My UK paperback copy of Mesmerized by Alissa Walser arrived last week and I'm very pleased with the quality of the binding and the covers. I dipped into it before bed the night it arrived and had to force myself to put it aside or I wouldn't sleep, so I'm finding the story compelling from the start. The link will take you to my previous announcement post about this title.
I'd like to do a Gents' title for the fourth week of November, but at this moment, I'm not sure if I will, and if I manage it, what I'll read. If I could squeeze it in, I'd love to read Demian by Herman Hesse.
Yet I so want to dip back into my rather vast collection of John F. Kennedy titles. (I wrote three separate children's books about him, for the school library trade.) I'll post about this incredible experience in a future post, and I'll include the titles I think are the most worthy and interesting and fun, in that order.

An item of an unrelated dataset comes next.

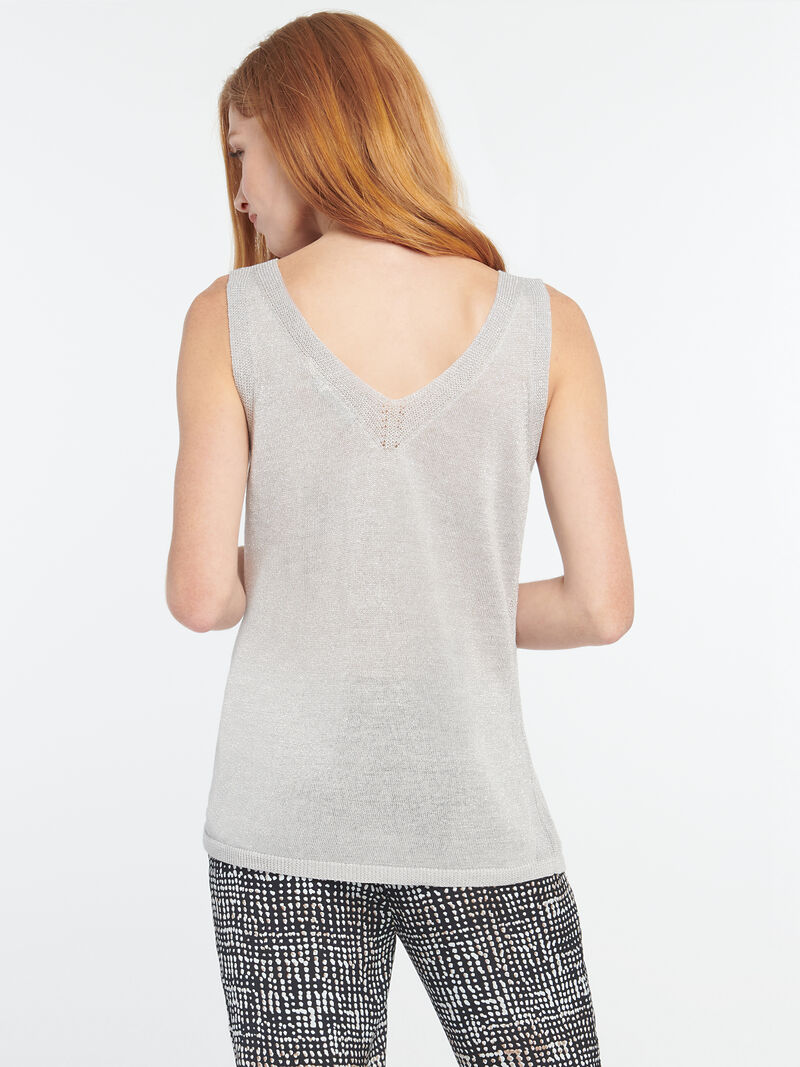Primrose Sweater Tank image number 2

I was forever wild about Steppenwolf when I read it in college, not as an assignment, but because it intrigued me. I identified with the protagonist intensely, so intensely as only a young person at that age can. Hesse was extremely popular among college students during the Vietnam War era and immediately after. I read Steppenwolf while recuperating in the college infirmary, once I'd recovered enough from illness to enjoy reading. (For those of you who've read previous posts about my college adventures, this occurred at the college where I landed after I transferred, a school I loved.)
As I recall, I was there three full days, and on the fourth morning, the doctor, a kind man, very kindly kicked me out. Sigh. I loved that respite, the snowflakes falling gently out my window, the absolute quiet, and the motherly nurses. At the time, my parents were in the midst of a horrific divorce, and it was so nice to be swept away from their intrusive, upsetting phone calls.
Isn't it fascinating how certain books, songs, and movies can call up such a broad sweep of memories?
My paperback copy of Demian is quite newish, very clean, totally intact, unmarked. I was lucky to pick it up for 50 cents at a recent book sale.